[TEXT SEGMENT]
Kevin Baker is a novelist and historian who is currently at work on a social history of New York City baseball, to be published by Pantheon. 

I don’t know about you, but I have to hand it to anyone who can make a Hollywood hit out of a new way of analyzing baseball statistics. Even more remarkably, in a time of economic collapse, Moneyball, the story of an obscure division champion from almost a decade ago, has become something of a cultural phenomenon, leading to furious debates over its accuracy and its meaning.

Or maybe it’s not so remarkable. For all that’s been said and written about the baseball in Moneyball, its economic subtext is the same issue that dominates American political debate today. That is, how everybody else is now supposed to compensate for catastrophic decisions made by a few owners over the course of decades.

Moneyball, of course, is the amazing story of how the Oakland Athletics, a plucky, small-market team, adopted a whole new way of looking at the game and used it to go from losing the American League Division Series to the New York Yankees, to…losing the American League Division Series to the Minnesota Twins.

When it comes to the game on the field, the movie is rife with contradictions, convenient omissions, and outright inaccuracies from almost its first scene to its last, as a number of astute commentators—most notably Allen Barra, online for both The Daily Beast and Atlantic Monthly—have pointed out. For all of these annoying distortions, though, the essential point of the movie is valid: the revolution that Bill James led in sabermetrics and other statistical methods became a valuable tool in reassessing the game.

What the movie also tells us, though, is that this innovation is necessary because major-league baseball is, at its heart, “an unfair game,” in which small-market teams cannot generally compete with the payrolls of big-market teams.

This is objectively not true. Baseball today, by any fair measure, is more competitive than it has ever been, and despite the sport’s more restrictive playoff system, a larger percentage of big-league teams have made the postseason and won championships that those in the other major American sports.

More interesting, though, is Moneyball’s implication that baseball only recently became “unfair.” And why is that? Because about thirty-five years ago, ballplayers won the right to sell their services to the highest bidder.

Throughout the movie, callous players are depicted as devoid of any sense of loyalty, motivated solely by their desire to grab every last dollar on the table. Early on, Oakland general manager Billy Beane, played by Brad Pitt, thinks he has a deal with another money-grubbing agent—one who just happens to be named “Scott”—only to be told over the phone that it’s been abrogated by a slightly higher offer from another team. Later, we see other players obliviously dancing and playing music in the midst of a losing streak, sulking in the batting cage, or otherwise balking at any new development that might help the team win.

Beane, on the other hand, used to be one of these uncaring money-grubbers. In fact, the central motif of his life is that he ruined himself by going for the big bucks of an excessive major-league deal, rather than getting a good education at Stanford. He vows never again to do anything “for the money”—a nice prerogative, if you can afford it.

Here is our world turned upside down. The players—or workers—are the ones spoiling everything by overvaluing themselves and refusing to turn in a good effort.

Beane/Pitt and his fictionalized amanuensis, played by Jonah Hill, are shown as working for the good of the whole organization—or society—by coming up with statistical models to cut these ballplayers down to size. A key part of this is learning how to downsize them—that is, fire or trade them as unemotionally as possible.

[COLLECTED MATERIAL]
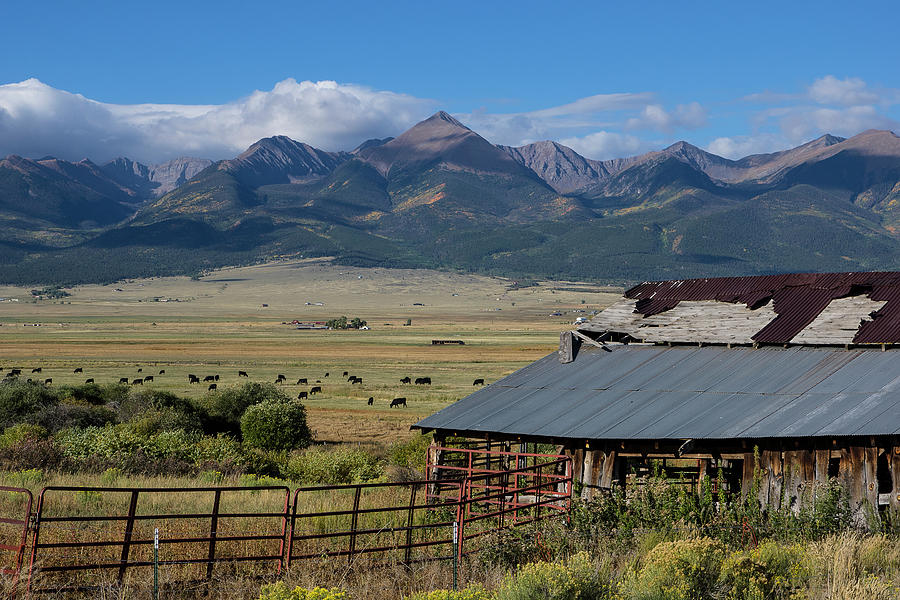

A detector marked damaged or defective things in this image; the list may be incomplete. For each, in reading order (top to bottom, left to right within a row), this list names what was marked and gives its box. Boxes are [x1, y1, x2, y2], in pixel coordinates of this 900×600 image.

[SHORT EXERCISE] Update the part of the Moneyball essay starting with "Moneyball, of course, is" and going on through "the Minnesota Twins." so that "plucky" becomes "scrappy".

[THE RESPONSE]
Moneyball, of course, is the amazing story of how the Oakland Athletics, a scrappy, small-market team, adopted a whole new way of looking at the game and used it to go from losing the American League Division Series to the New York Yankees, to…losing the American League Division Series to the Minnesota Twins.